Over the last year my idealism has given way to cycnicism as I’ve worked with a system that needs to be revamped and with people who gave up a long time ago, who find that it’s safer to help things fail than to make goals. I lost the ability to feel compassion for a while (they call it compassion fatigue), and then it began to come back in sharp pangs during meetings where I heard about things that sent me reeling or when I saw someone who I knew was giving up walking over to the Circle K to get some more of their old memory numbing drink.

The twitching, the stench of sweat and urine, missing teeth, betrayal, black and blue little bodies, and pictures of unspeakable acts drawn with crayons: well that’s the world we live in, it’s not changing.
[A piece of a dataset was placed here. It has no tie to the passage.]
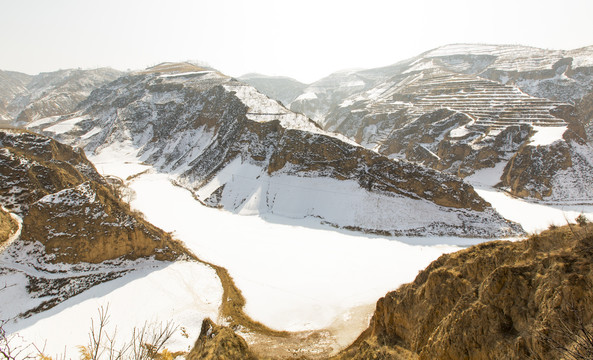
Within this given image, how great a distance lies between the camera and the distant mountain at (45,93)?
313ft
I can dream of a world where my dreams could come true, but I’d only be disappointed. That’s a bit of cynical realism that broke into my heart, but I don’t want to have that perspective. I want to hope, to believe, but I’m afraid when I turn 70 I’ll turn around and look at my life and see a world worse off than when I was 25, and lives that didn’t change.

I know that lives which make up the world will only change when they meet and accept Jesus’ love. I know that it’s a few lives that change at a time, but I can’t be satisfied with a few. The hippi movement proposed a radically different way of living, and it actually changed the country.

Jesus offers the way of compassion, another paradigm-shifter. And what is compassion? What is it not? The dictionary defines it as some feeling akin to concern and pity. It has to be something else too. God wouldn’t have stressed the importance of compassion if it was just a feeling caused by something our hearts know to be wrong. What good would that do anyone? Compassion should be good for the person you feel it for. So if compassion must be good for someone, it possibly requires an action. And who ought we to feel compassion for? Every moment of every day is full of voices crying out, and as Millay points out in her poem ‘Renascence‘, and we cannot bear the weight of the world like God can.

We’re all called to be who God made us to be, yes? So compassion, for you, will be unique. You will be drawn to those who need what you have to offer, and then you’ll be good at offering it. God said that his compassion is more enduring than the mountains. When compassion works in conjunction with the way God has designed me, I shouldn’t have to wonder where it’s going to come from, how it will be sustained.

So what happened over this last year? Fatigue, then balance, but no change. I can’t control the decisions that others make: not CPS, judges, parents or children. I will not make excuses for people, but I can have compassion. I can understand where they’ve been, the cycle of abuse, the need to escape reality, and hope that their hearts are open to a better way. It’s a hard decision, and doesn’t get easy for a long time. But it happens.

So basically, seek God, please, so that he can change our world.